The Cost to Build a Log Home
Question: How Much Does It Cost to Build a Log Home?
Whether you’ve been dreaming about owning a log home for weeks or years, you’ve undoubtedly snapped back to reality at some point to think about your budget. Though it’s not as fun to talk numbers as it is to fantasize about the details of your future home, it is essential you have a firm understanding of what a log home will cost before starting your building journey.
“The question of cost is usually one of the first — if not the first — people have when they call us,” says Mark Elliott, Vice President of Coventry Log Homes, Inc. “The best thing we can tell someone is that the cost of a log home is comparable to a quality-built custom home.” Of course, that raises the question — how much does a quality-built custom home cost? While it would be great if there were a one-size-fits-all answer, the fact is, there are just too many variables at play to lay out an accurate figure.
Even a price-per-square-foot quote from a log home company isn’t a reliable way to assess projected costs. Here’s why: When you build a log home, most companies will provide the price of a log package, and what’s included in a package can vary drastically from one company to the next. For example, Coventry’s packages include windows and doors, along with porches and decks, while another company’s quotes may only cover the log shell.
Plus, the price of your log package is only the beginning of your home’s final cost. You’ll also need to add in permitting, site prep (including lot clearing, laying a foundation and building a driveway), and running utilities to the property, along with roofing, interior finishes (such as flooring, cabinetry, light fixtures and appliances), landscaping and more. Take note: you’ll have to keep labor-related costs in mind if construction fees aren’t included in your package.
Mark also notes that location can heavily impact your bottom line: “Depending on where you in the country you build, it can make a huge difference in costs. For example, you might need special materials if you’re in a fire zone or a seismic zone,” he explains.

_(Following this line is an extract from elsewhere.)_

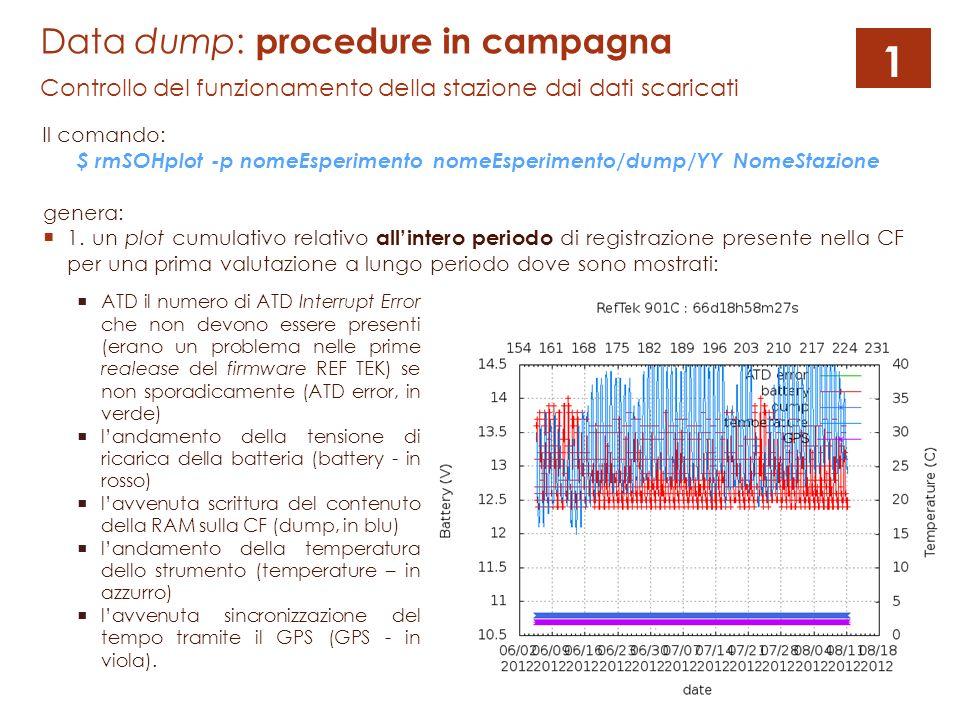 Il comando: $ rmSOHplot -p nomeEsperimento nomeEsperimento/dump/YY NomeStazione Data dump: procedure in campagna Controllo del funzionamento della stazione dai dati scaricati genera: 1.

While all these details might seem overwhelming, there is a silver lining. Because there are so many variables at play, you as the homeowner are squarely behind the wheel when it comes to your total spend. If you’re looking to get your feet wet with a basic build, you can do that. Or, you can go all out with all the bells and whistles. “Depending on the quality of finishes you choose, Coventry homes finish up around $180 to $300 per square foot,” says Mark. Citing one client who hung a $10,0000 chandler in their great room, he adds: “You can change the cost of the same 2,000-square-foot home greatly in either direction."
If we’ve got your head spinning with numbers, take heart. There are plenty of helpful tools that will take the mystery out of building a budget. For example, Coventry offers an online calculator that allows you to input the total amount you want to spend which it then uses to create an itemized projection of how much you should allot for a log package and other variables, such as site work, labor and appliances.
Mark also recommends making using of “multipliers,” which is industry speak for taking the listed retail log package price and multiplying it by three or four to get to your ultimate cost. “If you’re building somewhere like Colorado and choosing higher-end finishes, go with four,” he advises. “If not, you can start with three.”
Of course, the best way to know how much the home of your dreams will really cost is to reach out to a log home professional. Most companies, including Coventry, will be happy to walk you through the particulars (and price) of your dream home. And, once you’ve arrived at a number, you can be sure of this — log home living will be worth it.
Pre-Cutting Logs at the Factory is Important
Question: Why is Pre-Cutting Logs at the Factory So Important?
“Pre-cutting is essential,” affirms Mark Elliott, Vice President of Coventry Log Homes. “How you approach the building process makes a huge difference in the quality of the final product.”
Here are three top reasons why pre-cutting the logs is important.
Tip! Even if your log home company of choice touts pre-cut log packages, be sure to ask if any cuts happen on-site. Some companies claim to offer pre-cut logs but still do certain cuts on the job site, such as those on the gable ends.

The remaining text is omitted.